● What you should do: Reproduce the whole article about the Hobbs and Shaw spinoff word for word.

● Extract:
+++
'Fast and Furious' spinoff  on characters Hobbs and Shaw in theaters this weekend

Universal Pictures

Dwayne Johnson and Jason Statham in “Fast & Furious Presents: Hobbs & Shaw.”

The Fast and Furious franchise includes eight different films since 2001, and it’s soon to be nine.

This weekend the first stand-alone vehicle from the franchise, “Fast & Furious Presents: Hobbs & Shaw,” featuring Dwayne Johnson as Luke Hobbs and Jason Statham as Deckard Shaw will be released in theaters.

The film’s website gives the following synopsis: Ever since hulking lawman Hobbs (Johnson, “Skyscraper” and “Rampage”), a loyal agent of America’s Diplomatic Security Service, and lawless outcast Shaw (Statham, “Crank” and “The Meg”), a former British military elite operative, first faced off in 2015’s Furious 7, the duo have swapped smack talk and body blows as they’ve tried to take each other down.

But when cyber-genetically enhanced anarchist Brixton (Idris Elba, “The Losers” and “Beasts of No Nation”) gains control of an insidious bio-threat that could alter humanity forever — and bests a brilliant and fearless rogue MI6 agent (Vanessa Kirby, “The Crown” and “Mission Impossible - Fallout”), who just happens to be Shaw’s sister — these two sworn enemies will have to partner up to bring down the only guy who might be badder than themselves.
+++
● Information supplied:
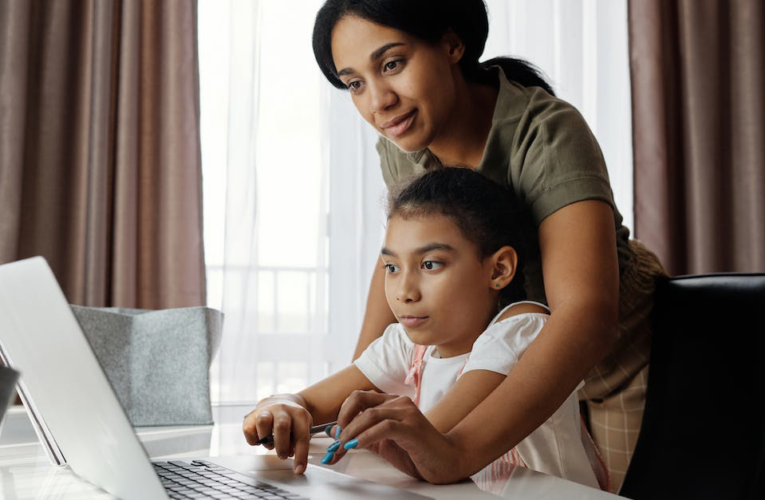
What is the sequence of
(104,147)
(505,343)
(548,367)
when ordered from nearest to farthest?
(548,367) → (505,343) → (104,147)

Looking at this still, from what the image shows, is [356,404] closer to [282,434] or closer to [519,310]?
[282,434]

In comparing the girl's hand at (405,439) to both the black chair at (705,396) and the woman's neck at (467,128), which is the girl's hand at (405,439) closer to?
the black chair at (705,396)

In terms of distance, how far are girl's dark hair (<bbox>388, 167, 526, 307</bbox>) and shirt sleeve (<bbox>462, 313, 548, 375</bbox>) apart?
13 cm

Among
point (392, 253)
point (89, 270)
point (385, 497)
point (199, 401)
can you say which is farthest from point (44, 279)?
point (89, 270)

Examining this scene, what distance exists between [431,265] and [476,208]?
0.10 meters

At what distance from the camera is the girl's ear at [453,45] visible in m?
1.11

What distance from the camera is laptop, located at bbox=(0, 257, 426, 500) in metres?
0.45

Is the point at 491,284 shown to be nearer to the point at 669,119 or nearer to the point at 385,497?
the point at 385,497

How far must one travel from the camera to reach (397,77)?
1.06 metres

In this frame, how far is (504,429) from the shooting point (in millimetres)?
703

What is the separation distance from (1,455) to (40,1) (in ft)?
6.08

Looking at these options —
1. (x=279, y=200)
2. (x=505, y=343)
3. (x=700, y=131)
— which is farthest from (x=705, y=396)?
(x=700, y=131)

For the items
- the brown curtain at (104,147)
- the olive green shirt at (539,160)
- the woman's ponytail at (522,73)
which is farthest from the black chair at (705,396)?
the brown curtain at (104,147)

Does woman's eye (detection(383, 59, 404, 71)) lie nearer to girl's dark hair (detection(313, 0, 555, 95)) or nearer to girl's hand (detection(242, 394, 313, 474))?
girl's dark hair (detection(313, 0, 555, 95))
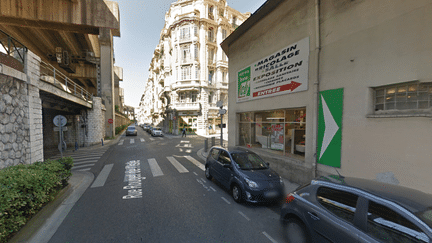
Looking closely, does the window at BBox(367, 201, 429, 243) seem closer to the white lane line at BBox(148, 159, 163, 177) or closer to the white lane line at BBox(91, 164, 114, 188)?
the white lane line at BBox(148, 159, 163, 177)

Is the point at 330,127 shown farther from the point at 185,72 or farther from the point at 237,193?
the point at 185,72

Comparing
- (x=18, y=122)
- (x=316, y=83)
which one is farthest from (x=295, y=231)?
(x=18, y=122)

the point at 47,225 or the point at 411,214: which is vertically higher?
the point at 411,214

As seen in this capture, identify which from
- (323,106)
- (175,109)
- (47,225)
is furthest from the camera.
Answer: (175,109)

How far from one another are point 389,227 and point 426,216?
1.25 feet

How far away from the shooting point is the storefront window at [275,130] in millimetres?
7254

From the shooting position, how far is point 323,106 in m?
5.73

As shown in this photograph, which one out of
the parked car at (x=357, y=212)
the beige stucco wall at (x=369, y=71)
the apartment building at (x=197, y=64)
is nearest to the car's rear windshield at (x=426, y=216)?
the parked car at (x=357, y=212)

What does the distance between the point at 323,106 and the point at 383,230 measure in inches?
177

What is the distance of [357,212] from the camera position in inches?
89.4

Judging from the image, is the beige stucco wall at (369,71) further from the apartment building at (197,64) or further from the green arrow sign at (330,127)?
the apartment building at (197,64)

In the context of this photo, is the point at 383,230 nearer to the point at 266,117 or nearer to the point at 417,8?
the point at 417,8

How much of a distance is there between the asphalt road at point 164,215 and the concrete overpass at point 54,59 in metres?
3.78

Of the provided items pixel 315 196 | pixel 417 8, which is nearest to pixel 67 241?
pixel 315 196
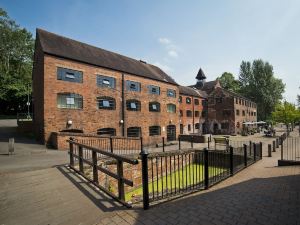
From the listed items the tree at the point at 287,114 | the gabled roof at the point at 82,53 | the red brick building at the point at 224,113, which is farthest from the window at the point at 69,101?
the tree at the point at 287,114

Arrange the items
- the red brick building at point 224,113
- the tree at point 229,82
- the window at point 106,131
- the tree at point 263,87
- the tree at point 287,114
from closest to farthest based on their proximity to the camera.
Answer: the window at point 106,131 → the tree at point 287,114 → the red brick building at point 224,113 → the tree at point 263,87 → the tree at point 229,82

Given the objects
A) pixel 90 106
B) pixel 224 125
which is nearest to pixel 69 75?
pixel 90 106

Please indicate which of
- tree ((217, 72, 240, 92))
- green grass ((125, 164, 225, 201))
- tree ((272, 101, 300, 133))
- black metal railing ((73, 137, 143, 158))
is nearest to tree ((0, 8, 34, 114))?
black metal railing ((73, 137, 143, 158))

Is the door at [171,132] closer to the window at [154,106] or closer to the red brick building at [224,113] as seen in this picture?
the window at [154,106]

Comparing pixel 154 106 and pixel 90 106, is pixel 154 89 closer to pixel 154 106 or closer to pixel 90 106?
pixel 154 106

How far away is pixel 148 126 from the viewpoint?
23734 millimetres

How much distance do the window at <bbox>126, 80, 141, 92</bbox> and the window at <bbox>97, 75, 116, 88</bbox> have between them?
1915mm

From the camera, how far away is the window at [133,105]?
21.7 metres

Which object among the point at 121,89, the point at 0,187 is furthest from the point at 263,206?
the point at 121,89

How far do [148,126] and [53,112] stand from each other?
448 inches

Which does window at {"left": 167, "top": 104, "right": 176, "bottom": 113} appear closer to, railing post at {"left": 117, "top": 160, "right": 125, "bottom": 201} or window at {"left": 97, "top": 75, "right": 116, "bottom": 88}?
window at {"left": 97, "top": 75, "right": 116, "bottom": 88}

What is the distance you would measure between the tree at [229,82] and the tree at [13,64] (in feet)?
180

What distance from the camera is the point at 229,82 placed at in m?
63.3

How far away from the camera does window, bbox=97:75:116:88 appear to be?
19188 mm
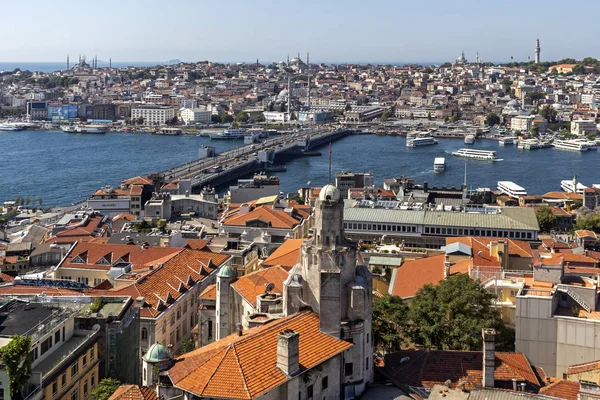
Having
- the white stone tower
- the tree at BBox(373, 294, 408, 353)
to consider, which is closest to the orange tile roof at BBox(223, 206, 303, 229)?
the tree at BBox(373, 294, 408, 353)

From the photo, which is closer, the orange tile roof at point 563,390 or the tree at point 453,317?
the orange tile roof at point 563,390

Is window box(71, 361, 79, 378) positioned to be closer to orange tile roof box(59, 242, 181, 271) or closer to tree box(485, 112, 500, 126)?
orange tile roof box(59, 242, 181, 271)

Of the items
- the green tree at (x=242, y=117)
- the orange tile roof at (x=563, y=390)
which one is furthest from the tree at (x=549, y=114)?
the orange tile roof at (x=563, y=390)

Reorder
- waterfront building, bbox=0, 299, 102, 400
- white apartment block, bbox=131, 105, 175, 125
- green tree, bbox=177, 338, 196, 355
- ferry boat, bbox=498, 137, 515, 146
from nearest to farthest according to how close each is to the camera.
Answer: waterfront building, bbox=0, 299, 102, 400, green tree, bbox=177, 338, 196, 355, ferry boat, bbox=498, 137, 515, 146, white apartment block, bbox=131, 105, 175, 125

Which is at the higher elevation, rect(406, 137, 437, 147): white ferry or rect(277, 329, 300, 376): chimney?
rect(277, 329, 300, 376): chimney

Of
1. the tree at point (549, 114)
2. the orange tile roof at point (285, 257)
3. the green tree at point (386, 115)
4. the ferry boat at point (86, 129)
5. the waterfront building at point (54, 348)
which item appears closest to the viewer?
the waterfront building at point (54, 348)

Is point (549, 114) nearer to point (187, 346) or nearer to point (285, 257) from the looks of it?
point (285, 257)

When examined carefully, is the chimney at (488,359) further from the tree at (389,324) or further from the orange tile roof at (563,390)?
the tree at (389,324)
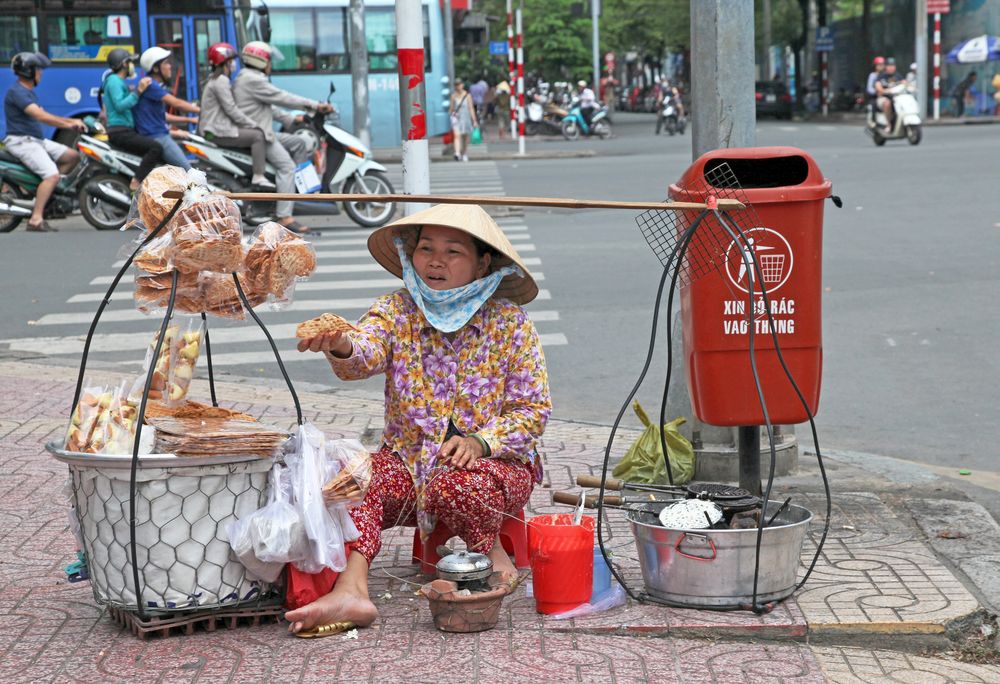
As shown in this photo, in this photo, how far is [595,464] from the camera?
18.0 feet

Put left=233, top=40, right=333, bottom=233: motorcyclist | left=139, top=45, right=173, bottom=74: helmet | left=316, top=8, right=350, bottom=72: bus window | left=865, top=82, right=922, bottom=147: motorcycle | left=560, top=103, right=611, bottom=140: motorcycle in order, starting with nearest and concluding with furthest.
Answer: left=139, top=45, right=173, bottom=74: helmet, left=233, top=40, right=333, bottom=233: motorcyclist, left=865, top=82, right=922, bottom=147: motorcycle, left=316, top=8, right=350, bottom=72: bus window, left=560, top=103, right=611, bottom=140: motorcycle

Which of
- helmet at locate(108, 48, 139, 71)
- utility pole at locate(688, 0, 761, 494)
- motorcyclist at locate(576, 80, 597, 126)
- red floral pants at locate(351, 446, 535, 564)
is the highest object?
helmet at locate(108, 48, 139, 71)

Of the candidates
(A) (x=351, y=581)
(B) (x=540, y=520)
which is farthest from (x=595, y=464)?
(A) (x=351, y=581)

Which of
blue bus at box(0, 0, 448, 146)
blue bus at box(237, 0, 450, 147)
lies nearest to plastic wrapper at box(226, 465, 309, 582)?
blue bus at box(0, 0, 448, 146)

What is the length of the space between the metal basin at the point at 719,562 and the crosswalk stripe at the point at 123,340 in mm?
5173

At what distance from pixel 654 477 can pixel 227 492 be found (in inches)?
78.8

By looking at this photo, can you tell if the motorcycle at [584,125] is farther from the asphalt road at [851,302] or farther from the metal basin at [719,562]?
+++
● Exercise result:
'Fast and Furious' spinoff  on characters Hobbs and Shaw in theaters this weekend

Universal Pictures

Dwayne Johnson and Jason Statham in “Fast & Furious Presents: Hobbs & Shaw.”

The Fast and Furious franchise includes eight different films since 2001, and it’s soon to be nine.

This weekend the first stand-alone vehicle from the franchise, “Fast & Furious Presents: Hobbs & Shaw,” featuring Dwayne Johnson as Luke Hobbs and Jason Statham as Deckard Shaw will be released in theaters.

The film’s website gives the following synopsis: Ever since hulking lawman Hobbs (Johnson, “Skyscraper” and “Rampage”), a loyal agent of America’s Diplomatic Security Service, and lawless outcast Shaw (Statham, “Crank” and “The Meg”), a former British military elite operative, first faced off in 2015’s Furious 7, the duo have swapped smack talk and body blows as they’ve tried to take each other down.

But when cyber-genetically enhanced anarchist Brixton (Idris Elba, “The Losers” and “Beasts of No Nation”) gains control of an insidious bio-threat that could alter humanity forever — and bests a brilliant and fearless rogue MI6 agent (Vanessa Kirby, “The Crown” and “Mission Impossible - Fallout”), who just happens to be Shaw’s sister — these two sworn enemies will have to partner up to bring down the only guy who might be badder than themselves.